Lors des scènes calmes, où le dialogue domine, Aja s'inspire de son influence évidente pour David Mazzucchelli (entre Aja, Lapham et Mazz', ça fait beaucoup de David...), alternant des bandes de deux cases et de trois cases. La lecture est ainsi rythmée sans être hachée d'autant que chaque vignette est bien remplie. Le minimalisme du dessin des visages n'empêche pas qu'ils soient très expressifs comme toujours chez le dessinateur espagnol, disciple du fameux "less is more" d'Alex Toth.

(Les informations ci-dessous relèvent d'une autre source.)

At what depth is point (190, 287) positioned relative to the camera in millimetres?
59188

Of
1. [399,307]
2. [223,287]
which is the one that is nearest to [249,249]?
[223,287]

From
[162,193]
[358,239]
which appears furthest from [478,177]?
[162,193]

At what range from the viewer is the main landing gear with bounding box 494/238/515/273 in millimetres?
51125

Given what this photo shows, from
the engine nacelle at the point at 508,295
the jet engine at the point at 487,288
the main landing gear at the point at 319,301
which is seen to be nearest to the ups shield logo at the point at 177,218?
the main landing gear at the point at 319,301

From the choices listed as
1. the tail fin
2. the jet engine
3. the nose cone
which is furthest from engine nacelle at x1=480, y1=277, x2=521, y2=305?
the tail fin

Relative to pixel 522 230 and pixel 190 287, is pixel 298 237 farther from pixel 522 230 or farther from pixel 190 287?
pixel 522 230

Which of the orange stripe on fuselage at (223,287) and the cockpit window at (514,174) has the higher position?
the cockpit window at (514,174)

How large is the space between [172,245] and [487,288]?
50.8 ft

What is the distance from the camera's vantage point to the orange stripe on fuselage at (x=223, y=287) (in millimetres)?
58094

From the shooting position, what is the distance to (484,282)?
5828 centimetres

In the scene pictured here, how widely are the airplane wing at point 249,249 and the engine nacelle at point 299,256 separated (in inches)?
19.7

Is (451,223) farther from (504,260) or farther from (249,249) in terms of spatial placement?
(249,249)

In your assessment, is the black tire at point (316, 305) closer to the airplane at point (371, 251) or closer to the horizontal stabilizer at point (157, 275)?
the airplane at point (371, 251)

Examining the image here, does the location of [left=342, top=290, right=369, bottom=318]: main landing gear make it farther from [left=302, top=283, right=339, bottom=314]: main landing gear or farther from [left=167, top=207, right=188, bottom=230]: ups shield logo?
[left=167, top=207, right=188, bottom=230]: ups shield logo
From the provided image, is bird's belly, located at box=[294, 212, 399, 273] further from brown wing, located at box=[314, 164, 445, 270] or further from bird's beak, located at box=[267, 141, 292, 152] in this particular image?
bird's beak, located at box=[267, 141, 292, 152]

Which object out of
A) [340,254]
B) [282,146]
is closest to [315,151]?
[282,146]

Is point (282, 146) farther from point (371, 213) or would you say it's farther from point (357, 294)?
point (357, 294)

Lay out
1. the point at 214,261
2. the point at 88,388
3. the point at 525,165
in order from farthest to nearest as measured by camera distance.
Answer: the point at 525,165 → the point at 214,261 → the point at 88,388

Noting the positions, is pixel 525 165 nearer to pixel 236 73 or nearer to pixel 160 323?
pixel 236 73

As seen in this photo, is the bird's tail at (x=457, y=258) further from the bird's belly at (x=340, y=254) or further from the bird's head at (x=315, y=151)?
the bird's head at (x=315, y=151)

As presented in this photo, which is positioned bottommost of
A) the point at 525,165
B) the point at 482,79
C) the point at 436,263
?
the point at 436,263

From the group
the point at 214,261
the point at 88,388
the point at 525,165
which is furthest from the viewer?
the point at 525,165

Quand il faut en revanche aérer l'action, Aja procède par grandes cases, mais dont la disposition ne se départit jamais d'une sorte de géométrie appliquée à la page. La composition reste prédominante, il ne s'agit jamais de produire une grande image juste pour épater la galerie et quand l'image en question est coupée, c'est pour mieux évoquer le mouvement des personnages (Logan et Kanaye sur le point de sauter de l'héliporteur du SHIELD, Logan et Kanaye en chute libre).

Aja a aussi visiblement donné des indications précises concernant le lettrage à David Lanphear (encore un David, décidément !) puisqu'il utilise plusieurs onomatopées, notamment pour bruiter le son des mitraillettes de façon insistante et oppressante. En vérité, tous ces éléments convergent : on se croirait dans un film d'exploitation des années 70, avec les outrances de la série B (voire Z), et d'ailleurs il suffit d'observer la coupe des pantalons (à pattes d'éph') pour avoir la confirmation que l'histoire se déroule à cette époque. 

La colorisation, superbe d'Elizabeth Breitweiser (dont, je crois, c'est l'unique collaboration avec Aja), a le bon goût de ne jamais empiéter sur le dessin, mais de lui apporter discrètement des nuances, des effets de texture ou de volume (plus raffinés que ceux de Matt Hollingsworth sur Hawkeye qui travaillait avec une palette volontairement réduite).

Comme si Marvel avait eu, à l'époque, conscience de tenir là un objet spécial, le numéro sortit sans page de publicité ! C'est dire si ce one-shot touche juste et frappe fort, écrit avec tonus et magnifié par un des artistes les plus importants de l'industrie.